My review of both essays is on my thread. I waded much more through Three Guineas and found it hard to keep a pace reading it.

19raton-liseur
maj 1, 2023, 11:29 am

I've read A room of one's own this month, but did not comment as I was away from LT for some time. I did enjoy it very much, and used this opportunity to listen to a podcast on Virginia Woolf and to read a few short stories as well. I learnt a lot, and reading A room of one's own was great, and much easier than what I had expected.
In French editions, Three Guineas is usually not linked to A room of one's own.
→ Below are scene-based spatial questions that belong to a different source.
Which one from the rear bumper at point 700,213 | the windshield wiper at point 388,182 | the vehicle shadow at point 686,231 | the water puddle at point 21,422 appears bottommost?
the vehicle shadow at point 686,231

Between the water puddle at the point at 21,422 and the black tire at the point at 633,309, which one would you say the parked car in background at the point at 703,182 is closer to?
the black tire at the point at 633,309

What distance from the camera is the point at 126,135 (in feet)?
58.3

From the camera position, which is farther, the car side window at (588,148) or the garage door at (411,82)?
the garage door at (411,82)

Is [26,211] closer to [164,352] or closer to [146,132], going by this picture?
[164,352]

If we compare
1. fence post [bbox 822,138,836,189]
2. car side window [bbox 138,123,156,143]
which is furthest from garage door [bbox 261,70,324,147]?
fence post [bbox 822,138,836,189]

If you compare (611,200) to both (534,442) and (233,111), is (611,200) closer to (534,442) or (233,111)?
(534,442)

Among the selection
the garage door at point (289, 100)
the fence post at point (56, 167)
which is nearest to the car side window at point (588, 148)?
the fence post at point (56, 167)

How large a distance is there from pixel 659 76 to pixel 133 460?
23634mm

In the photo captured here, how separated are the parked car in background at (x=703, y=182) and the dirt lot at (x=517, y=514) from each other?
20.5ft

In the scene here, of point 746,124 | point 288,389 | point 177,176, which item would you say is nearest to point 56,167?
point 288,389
As I've spent quite some time with Virginia Woolf this month, I was not sure I wanted to read it, and based on your review, I certainly will not: I prefer to keep the nice feeling of the witty and enlightening read I just had.

Thanks a lot for organising this common read. I did not participate actively, but it gave me the incentive I needed to finally read this book that I had bought quite a few years ago but that was frightening me a bit (for no good reason, I see that now!).

20AlisonY
maj 2, 2023, 1:15 pm

>19 raton-liseur: Delighted you enjoyed ARoOO. I kept being reminded just how damn smart Woolf was as I was reading it. Every sentence seemed perfectly crafted, and she was so clever at how she brings us oh so casually to the points she wanted to make.